La sala de espera se había copado media hora antes, cuando el reloj de pared anunciaba con su tímido campanilleo las nueve de la mañana. Los pacientes, que esperaban la llegada del odontólogo asignado, empezaron a dar muestras de impaciencia, levantándose de los asientos para ir hasta el amplio ventanal orientado hacia la calle, mirándose entre sí con señales inequívocas de cansancio y desasosiego, releídas todas las revistas descuadernadas que permanecían a montones sobre la mesita de centro, desde su fecha de edición, una década antes.
Cuando el reloj señaló las nueve y cuarto, un señor alto y canoso que había arribado al consultorio a las ocho menos cinco, se dirigió a la recepcionista para decirle en tono angustiado: ‘’Señorita, a qué horas vendrá el Doctor; ¿tardará mucho en llegar?’’
Sin levantar los ojos de la revista de modas parisinas que estaba leyendo, la aleccionada secretaria respondió con voz de hielo: “El Doctor no tiene hora fija para venir; seguramente tuvo alguna ocupación; espere un momento que no tarda.”
Obligado por la situación, y sin más alternativa que la espera, el disgustado interrogador volvió a su puesto, mientras los demás compañeros de infortunio consultaban el reloj a cada instante, como midiendo mentalmente el grado de afectación que podría alcanzar su paciencia, mientras se producía la llegada incierta del profesional asignado.
Diez minutos más tarde, el desconsolado individuo se levantó nuevamente de improviso, y arrojando bruscamente sobre la silla la revista manoseada, indicó en voz muy alta: “¡Qué carajo! Yo no espero mas; me voy”, marchando enseguida hacia la puerta, resuelto a no volver nunca a aquel centro de atenciones médicas.
“Yo también”, exclamaron en coro los demás dolientes, levantándose como resortes sensibilizados al impulso eléctrico de una orden.
Cuando se disponían a abandonar la sala, uno de los que había permanecido en silencio, observando la situación dijo deteniéndolos: “¡Un momento!

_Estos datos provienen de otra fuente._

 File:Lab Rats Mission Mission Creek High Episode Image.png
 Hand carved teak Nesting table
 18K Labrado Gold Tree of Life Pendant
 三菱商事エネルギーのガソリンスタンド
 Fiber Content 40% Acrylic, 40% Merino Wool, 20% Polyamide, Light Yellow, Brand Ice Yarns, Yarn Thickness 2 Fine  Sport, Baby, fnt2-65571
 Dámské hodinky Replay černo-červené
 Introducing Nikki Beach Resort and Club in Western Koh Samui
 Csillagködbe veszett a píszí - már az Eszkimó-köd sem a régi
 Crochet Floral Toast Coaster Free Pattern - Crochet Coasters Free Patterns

Esto que ha pasado no es justo; propongo que dejemos al Doctor una nota de reclamo, recordándole que su deber como empleado del Instituto Nacional de la Salud Dental, es la de estar desde las ocho en punto, atendiendo la primera cita asignada”. “¡Bravo!” aprobaron todos, volviendo entonces a sus puestos, para empezar la redacción de su protesta, argumentando que el odontólogo del caso, como todos los que en distintas formas prestan sus servicios a un público determinado, deben su éxito o fracaso a la calidad del servicio prestado a sus clientes, y al amor y dedicación con que lo hagan, y que de ello depende el prestigio de las entidades con las que se comprometen.

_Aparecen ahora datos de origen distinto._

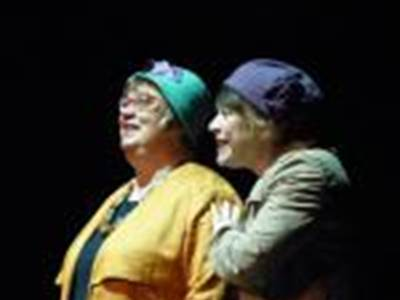 Théâtre : Deux petites dames vers le Nord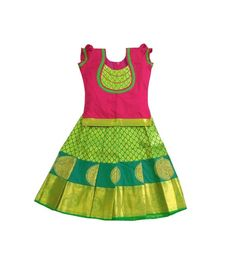 Handmade Lehenga Choli Kids Parrot Green and Pink Pure Silk Pavadai for Indian Baby Girls/Kids Ethnic Wear Traditional Dress - 2 Months Baby Girl Frocks, Frocks For Girls, Dresses Kids Girl, Kids Outfits, Baby Outfits, Baby Lehenga, Kids Lehenga, Lehenga Choli, Kids Dress Wear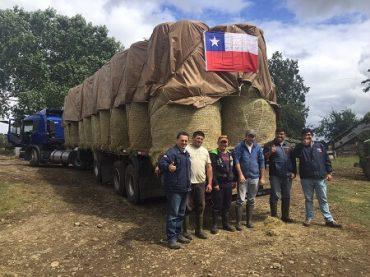 Agricultores de Llanquihue y Los Muermos entregan importante ayuda a sus pares de la zona central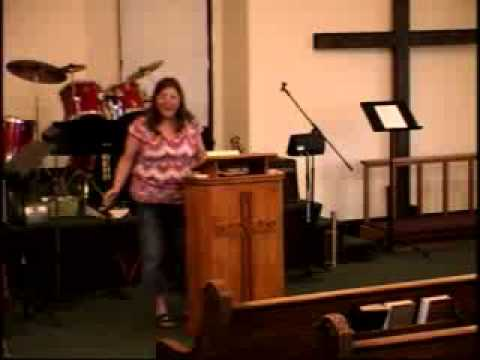 Cleansing Your Temple - Sis. Cheryl Miller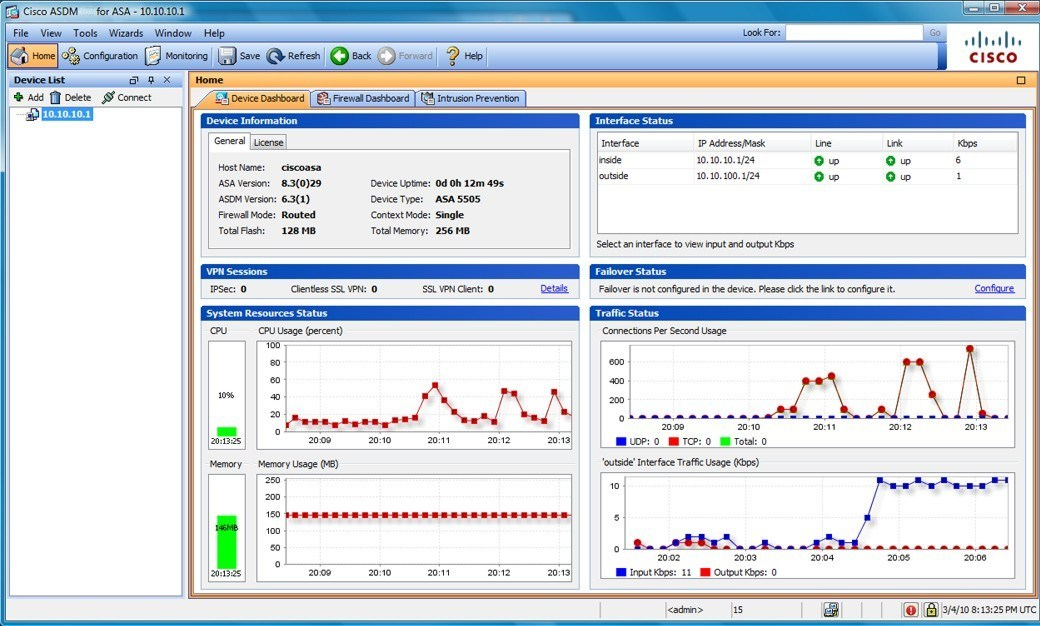 Cisco ASDM 6 4 Download (Free) - javaws exe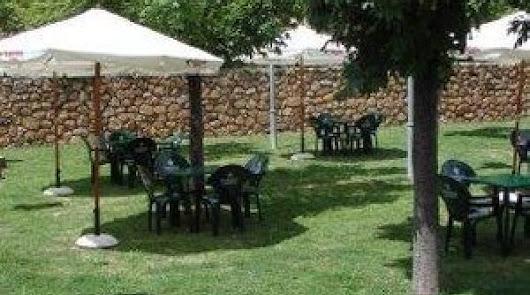 El Camping de Las Menas busca adjudicatario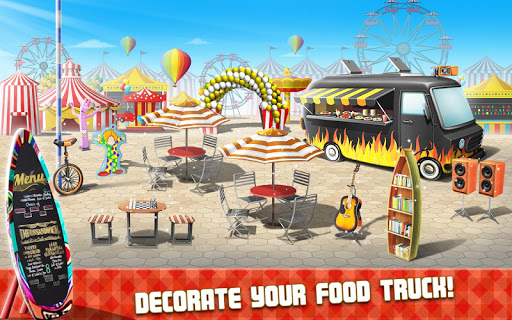 Food Truck Chefu2122: Cooking Game  gameplay | by HackJr.Pw 18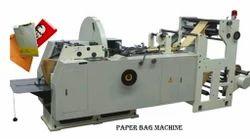 Paper Cup Machines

Estaban ocupados en la redacción de la demanda, cuando entró como una tromba el retrasado dentista, dirigiéndose directa y rápidamente a la seguridad de su consultorio, haciendo caso omiso de todos los presentes con su actitud parca y engreída.

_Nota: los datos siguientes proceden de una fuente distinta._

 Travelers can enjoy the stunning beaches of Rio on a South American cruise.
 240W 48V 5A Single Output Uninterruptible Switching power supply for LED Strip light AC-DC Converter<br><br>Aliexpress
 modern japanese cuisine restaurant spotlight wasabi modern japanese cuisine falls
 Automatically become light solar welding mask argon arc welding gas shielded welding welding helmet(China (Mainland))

En el momento en que abría la puerta para perderse en el misterio de su laberinto, el que había indagado sobre el arribo le increpó sin dar más tiempo: “Disculpe Doctor: lo hemos esperado para la consulta desde las ocho de la mañana según la cita; nosotros somos empleados, y a duras penas tenemos el permiso de nuestras empresas para cumplir con esta necesidad; sin embargo hemos aguardado casi dos horas para que nos atienda, tiempo que tendremos que reponer en el trabajo, sin contar con el imprescindible llamado de atención que nos harán”.
Como si una voz lejana hubiera rozado el oído de sus conveniencias, sintiéndose aludido, el dentista sentenció con la mano levantada: “!Mire, mire, mire’’, en seguidillas veloces agregando: “los pacientes tienen que acostumbrarse a esperar!”. El interlocutor, que no aceptaba este tipo de argumento, le objetó: “Pero a nosotros señor mío no nos esperan en el trabajo; y debemos cumplir exactamente con el horario, o nos sancionan o descuentan el tiempo perdido”.
Como si una fiera rabiosa estuviera a punto de una dentellada, el barrilito encorbatado dirigió hacia el asiento el furor de su mirada, para argumentar sin aspavientos: ‘’Oiga señor; escuche bien lo que voy a decirle: al odontólogo como al barbero, nunca debe discutírsele, porque depronto, si no están tranquilos, sobre la silla pueden cortar al paciente; y a veces gravemente’’, dicho lo cual, se adentró en su laberinto, con un pavoneo que destacaba notoriamente la obesidad de su figura.
Ante la lógica escuchada, los presentes negaron con la cabeza, desconcertados en medio del silencio producido. Minutos después, preguntaba por el doctor un hombre sonriente y jovial, que había departido con él hasta altas horas de la noche, negociando el coche reluciente y moderno que había conquistado ahora la necesidad enfermiza del dentista, por estar cambiando continuamente de vehículo.